3.3. Effects on Kidney Disease

Chronic kidney disease (CKD) affects 11% of the adult population in the United States [87]. CKD has five stages based mostly upon glomerular filtration rate (GFR) [88,89]. Stages 1 and 2 have reduced kidney function but still normal GFR. Stages 3 to 5 have increasing reductions in GFR. The health condition of patients with CKD depends also on concomitant diseases, e.g., diabetes mellitus. These patients can have CVD and die before they reach end-stage renal disease. CKD is one of the important risk factors for CVD, especially in patients who are, because of other risk factors, at high risk for CVD [90]. Studies have shown that statins could reduce the severity of glomerular damage and preserve renal function [91,92,93]. New Zealand rabbits fed on a high cholesterol diet had glomerular hypertrophy and glomerulosclerosis.
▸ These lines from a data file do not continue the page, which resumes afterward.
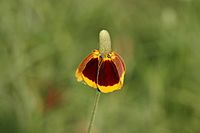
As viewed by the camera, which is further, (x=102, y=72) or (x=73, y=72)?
(x=73, y=72)

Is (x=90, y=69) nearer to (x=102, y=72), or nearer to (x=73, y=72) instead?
(x=102, y=72)

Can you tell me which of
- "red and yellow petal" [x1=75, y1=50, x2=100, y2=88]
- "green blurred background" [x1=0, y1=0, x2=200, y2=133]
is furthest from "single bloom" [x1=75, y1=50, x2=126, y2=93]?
"green blurred background" [x1=0, y1=0, x2=200, y2=133]

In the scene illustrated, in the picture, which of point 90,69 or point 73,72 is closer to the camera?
point 90,69

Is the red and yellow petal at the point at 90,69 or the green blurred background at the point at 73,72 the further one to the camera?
the green blurred background at the point at 73,72

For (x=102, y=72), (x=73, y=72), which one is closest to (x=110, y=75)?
(x=102, y=72)

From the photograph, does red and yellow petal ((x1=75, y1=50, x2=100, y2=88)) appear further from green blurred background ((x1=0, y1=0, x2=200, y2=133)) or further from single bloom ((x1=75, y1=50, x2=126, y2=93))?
green blurred background ((x1=0, y1=0, x2=200, y2=133))

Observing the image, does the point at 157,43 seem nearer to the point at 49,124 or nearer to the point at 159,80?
the point at 159,80

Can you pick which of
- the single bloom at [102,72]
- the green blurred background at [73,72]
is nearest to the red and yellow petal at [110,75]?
the single bloom at [102,72]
When these rabbits were treated with ATV, their plasma cholesterol was reduced and renal injury including glomerular hypertrophy was prevented. However, the mechanism by which statins may protect renal function is not clear. Statins inhibit HMG-CoA reductase which is important not only for endogenous cholesterol synthesis but they also inhibit geranyl pyrophosphate and isoprenoids as well as farnesyl pyrophosphate [94,95]. Isoprenoids cause different cellular responses like cell proliferation and migration as well as different gene expression by binding to intracellular signaling proteins.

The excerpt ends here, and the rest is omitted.